6.2 Defensive programming

  1. Q: The goal of the col_means() function defined below is to compute the means of all numeric columns in a data frame.

    col_means <- function(df) {
      numeric <- sapply(df, is.numeric)
      numeric_cols <- df[, numeric]
    
      data.frame(lapply(numeric_cols, mean))
    }

    However, the function is not robust to unusual inputs. Look at the following results, decide which ones are incorrect, and modify col_means() to be more robust. (Hint: there are two function calls in col_means() that are particularly prone to problems.)

    col_means(mtcars)
    col_means(mtcars[, 0])
    col_means(mtcars[0, ])
    col_means(mtcars[, "mpg", drop = F])
    col_means(1:10)
    col_means(as.matrix(mtcars))
    col_means(as.list(mtcars))
    
    mtcars2 <- mtcars
    mtcars2[-1] <- lapply(mtcars2[-1], as.character)
    col_means(mtcars2)

    A: We divide the tests according their input types and look at the results:

    # data.frame input
    col_means(mtcars) # correct (return: 1 row numeric data.frame)
    col_means(mtcars[, 0]) # incorrect (return: error. An empty data.frame would be better)
    col_means(mtcars[0, ])[[1]] # correct (return: 1 row numeric (NaN) data.frame, 
      # which becomes an atomic after subsetting
    col_means(mtcars[, "mpg", drop = F]) # incorrect (returns complete the numeric column as a 
      # data.frame with new names)
    
    # other input
    col_means(1:10) # correct (specific error)
    col_means(as.matrix(mtcars)) # correct (specific error)
    col_means(as.list(mtcars)) # correct (specific error)
    
    # data.fame (numeric + character columns)
    mtcars2 <- mtcars
    mtcars2[-1] <- lapply(mtcars2[-1], as.character)
    col_means(mtcars2) # incorrect (returns the complete numeric column as a data.frame
      # with new names)

    We can make the following changes:

    col_means2 <- function(df) {
    #  stopifnot(is.data.frame(df))
    numeric <- vapply(df, is.numeric, logical(1)) # sapply() to vapply()
    numeric_cols <- df[, numeric, drop = FALSE] # add drop = FALSE
    data.frame(lapply(numeric_cols, mean))
    }

    And look at the tests again:

    # data.frame input
    col_means2(mtcars) # correct
    col_means2(mtcars[, 0]) # correct
    col_means2(mtcars[0, ])[[1]] # correct
    col_means2(mtcars[, "mpg", drop = F]) #correct
    
    # other input
    col_means2(1:10) # correct (specific error)
    col_means2(as.matrix(mtcars)) # correct (specific error)
    col_means2(as.list(mtcars)) # correct (specific error)
    
    # data.frame (numeric + character columns)
    col_means2(mtcars2) # correct

    For faster failing in the error cases (where the input is not a data.frame), we can add stopifnot(is.data.frame(df)) in the first line of col_means().

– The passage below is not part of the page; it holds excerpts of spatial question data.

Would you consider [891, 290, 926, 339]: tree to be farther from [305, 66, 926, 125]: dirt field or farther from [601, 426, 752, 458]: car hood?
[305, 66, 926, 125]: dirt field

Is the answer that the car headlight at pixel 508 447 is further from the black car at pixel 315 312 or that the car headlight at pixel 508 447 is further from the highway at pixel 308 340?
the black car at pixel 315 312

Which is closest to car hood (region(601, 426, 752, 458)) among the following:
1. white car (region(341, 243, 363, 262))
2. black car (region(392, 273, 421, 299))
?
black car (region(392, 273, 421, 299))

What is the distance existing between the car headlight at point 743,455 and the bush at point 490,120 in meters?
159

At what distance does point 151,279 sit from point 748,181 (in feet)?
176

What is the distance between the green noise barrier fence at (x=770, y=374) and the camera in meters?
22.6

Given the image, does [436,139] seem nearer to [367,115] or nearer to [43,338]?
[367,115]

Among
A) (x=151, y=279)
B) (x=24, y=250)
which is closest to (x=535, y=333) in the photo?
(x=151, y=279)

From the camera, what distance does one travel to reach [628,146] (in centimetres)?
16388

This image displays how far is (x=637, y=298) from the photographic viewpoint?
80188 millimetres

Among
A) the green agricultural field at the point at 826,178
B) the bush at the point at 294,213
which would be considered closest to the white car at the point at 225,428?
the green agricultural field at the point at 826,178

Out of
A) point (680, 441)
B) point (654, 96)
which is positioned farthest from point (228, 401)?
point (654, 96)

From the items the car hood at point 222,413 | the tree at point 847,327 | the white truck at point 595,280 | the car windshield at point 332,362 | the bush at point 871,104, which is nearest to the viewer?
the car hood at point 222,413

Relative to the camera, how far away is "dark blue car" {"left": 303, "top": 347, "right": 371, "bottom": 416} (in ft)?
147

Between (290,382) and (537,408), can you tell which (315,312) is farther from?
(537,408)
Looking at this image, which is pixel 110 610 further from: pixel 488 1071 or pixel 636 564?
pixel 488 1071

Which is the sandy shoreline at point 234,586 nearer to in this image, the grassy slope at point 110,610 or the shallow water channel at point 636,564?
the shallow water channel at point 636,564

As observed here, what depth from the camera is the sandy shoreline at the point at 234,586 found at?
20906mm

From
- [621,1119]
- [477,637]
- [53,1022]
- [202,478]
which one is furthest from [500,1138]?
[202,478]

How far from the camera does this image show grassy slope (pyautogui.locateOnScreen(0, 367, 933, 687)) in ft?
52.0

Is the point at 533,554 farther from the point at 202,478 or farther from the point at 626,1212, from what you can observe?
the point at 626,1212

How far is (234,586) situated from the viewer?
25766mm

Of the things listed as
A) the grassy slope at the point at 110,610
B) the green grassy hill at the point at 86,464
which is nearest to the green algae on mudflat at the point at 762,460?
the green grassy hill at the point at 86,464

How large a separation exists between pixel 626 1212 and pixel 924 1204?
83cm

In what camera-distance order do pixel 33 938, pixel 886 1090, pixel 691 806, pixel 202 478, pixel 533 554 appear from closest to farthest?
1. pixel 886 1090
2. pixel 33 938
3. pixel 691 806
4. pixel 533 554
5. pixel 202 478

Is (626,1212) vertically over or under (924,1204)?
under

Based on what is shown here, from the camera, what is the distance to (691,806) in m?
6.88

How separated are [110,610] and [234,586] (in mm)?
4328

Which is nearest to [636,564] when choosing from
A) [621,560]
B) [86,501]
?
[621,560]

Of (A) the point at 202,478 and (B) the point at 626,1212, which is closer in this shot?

  2. Q: The following function “lags” a vector, returning a version of x that is n values behind the original. Improve the function so that it (1) returns a useful error message if n is not a vector, and (2) has reasonable behaviour when n is 0 or longer than x.

    lag <- function(x, n = 1L) {
      xlen <- length(x)
      c(rep(NA, n), x[seq_len(xlen - n)])
    }

    A: First we test lag()’s actual bahaviour:

    v <- 1:3
    lag(v, 1) # -> NA 1 2  ; correct
    lag(v, 0) # -> 1 2 3   ; correct
    lag(v, 3) # -> NA NA NA; correct
    lag(v, 4) # -> Error in seq_len(xlen - n) : 
      # argument must be coercible to non-negative integer
      # in my opinion the result should be NA NA NA
    lag(v, iris) # -> Error in lag(v, iris) : (list) object cannot be coerced to type 'integer'

    We can adjust lag(), to get better bahaviour in the latter two error cases:

    lag2 <- function(x, n = 1L) {
      # we make sure that a double or integer is supplied
      if (!is.numeric(n)) stop("n is not a numeric vector") 
      xlen <- length(x)
      # and we change n so that xlen - n will become 0 in case of n > length(x)
      # to get the desired behaviour for lag(v, 4)
      n <- min(xlen, n)
      c(rep(NA, n), x[seq_len(xlen - n)])
    }

    Now we look again at the tests:

    lag2(v, 1) # -> correct
    lag2(v, 0) # -> correct
    lag2(v, 3) # -> correct
    lag2(v, 4) # -> NA NA NA; correct
    lag2(v, iris) # -> Error in lag2(v, iris) : n is not a numeric vector

    Note that we didn’t test/specify lag()’s behaviour for negative, decimal or length(n) != 1 inputs of n.